Sucedía que los samaritanos eran considerados herejes por los judíos, los cuales no perdían la ocasión de humillarlos y, a su vez, los samaritanos no dejaban pasar ocasión de devolver el desprecio a los judíos. Jesús reprendió a sus discípulos y no aceptó la intolerancia con la que no admitían que otros pensaran distinto y con la que buscaban imponer a fuego sus puntos de vista.

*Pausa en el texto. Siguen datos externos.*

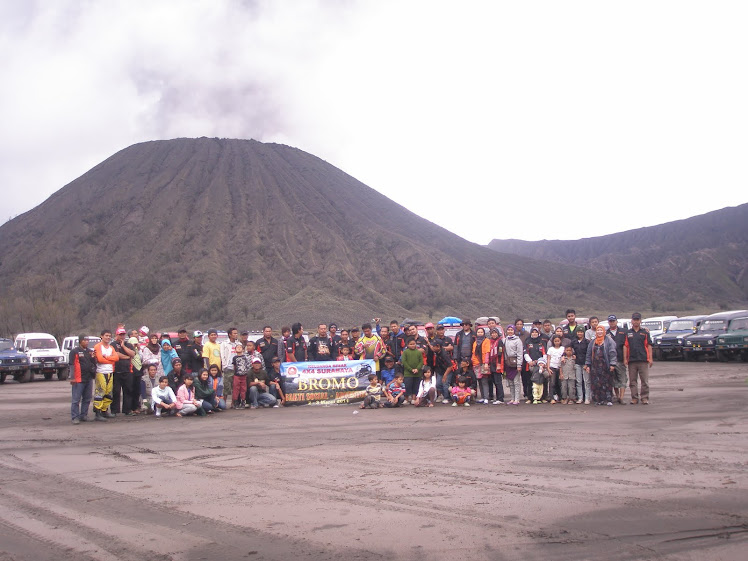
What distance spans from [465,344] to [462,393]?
4.13 feet

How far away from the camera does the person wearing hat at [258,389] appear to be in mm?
15573

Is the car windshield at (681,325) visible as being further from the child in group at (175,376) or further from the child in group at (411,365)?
the child in group at (175,376)

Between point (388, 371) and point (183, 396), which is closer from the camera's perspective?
point (183, 396)

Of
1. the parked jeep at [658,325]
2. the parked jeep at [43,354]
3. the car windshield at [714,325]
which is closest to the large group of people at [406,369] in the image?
the parked jeep at [43,354]

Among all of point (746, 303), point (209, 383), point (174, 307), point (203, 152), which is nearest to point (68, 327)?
point (174, 307)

Eso de que el error no tiene derechos es el fuego que ha alimentado las hogueras de todos los talibanes de la historia, de todas las ideologías políticas y religiosas, de todos los racismos y formas de discriminación y exclusión. En el texto evangélico que comentamos, Jesús dejó en claro que los samaritanos -estén equivocados o no- tienen derecho a ser respetados, a pensar distinto y a vivir de un modo distinto.
El penoso simplismo dualista que se apodera de muchos al juzgar las situaciones en que hay opiniones diversas, manifiesta una terca ceguera al mirarse a sí mismos y a los demás. Ceguera que impide reconocer la verdad y virtudes presentes en el otro, al tiempo que distorsiona la imagen que se tiene de sí mismo, pues impide ver y reconocer los propios límites y errores. Cuando alguien divide el mundo en “buenos” y “malos”, esa persona se sitúa -obviamente- en el lado de los “buenos”; de manera que la ceguera dualista conduce inevitablemente al ridículo de aplaudirse a sí mismo, apoyándose en la descalificación y el desprecio a otros.
Es complicado todo esto, porque quién vive prisionero de pensar y de ver el mundo sólo en blanco y negro se siente dispensado del diálogo con el otro, se siente liberado de la autocrítica y del reconocimiento de sus propios errores, se siente eximido de reconocer las semillas de verdad en el otro. Al final, se siente dispensado de buscar la verdad en medio del trigo y la cizaña que crecen juntos, porque… ¿para que buscar la verdad si él piensa -ingenuamente- que ya la posee?
Estoy seguro que nadie quiere un futuro así, en blanco y negro, para nuestro país; en particular, considerando que ya lo hemos sufrido dolorosamente en un pasado no lejano, y algunas de sus heridas aún siguen sangrando. La historia -que es la maestra de la vida- muestra que las transformaciones de fondo siempre son hijas del diálogo y la comprensión, las que superan los estrechos dualismos y permiten reconocernos en una unidad fundamental como país, más allá de las diferencias que tengamos.
En la tradición espiritual cristiana hay un principio que fue formulado hace cinco siglos por Ignacio de Loyola, señalando que hay que estar más dispuesto a salvar la proposición del prójimo que a condenarla, para así acoger la verdad que puede haber en ella. Es la búsqueda conjunta de lo que es común y de lo diverso, es la fecundación mutua con lo que cada uno aporta; es, en definitiva, el reconocimiento sincero de que no somos autosuficientes. Sin esta actitud de fondo, la democracia queda reducida a un trágico juego de poder, en que como ocurre en todos los mares del mundo, el pez grande se come al más chico.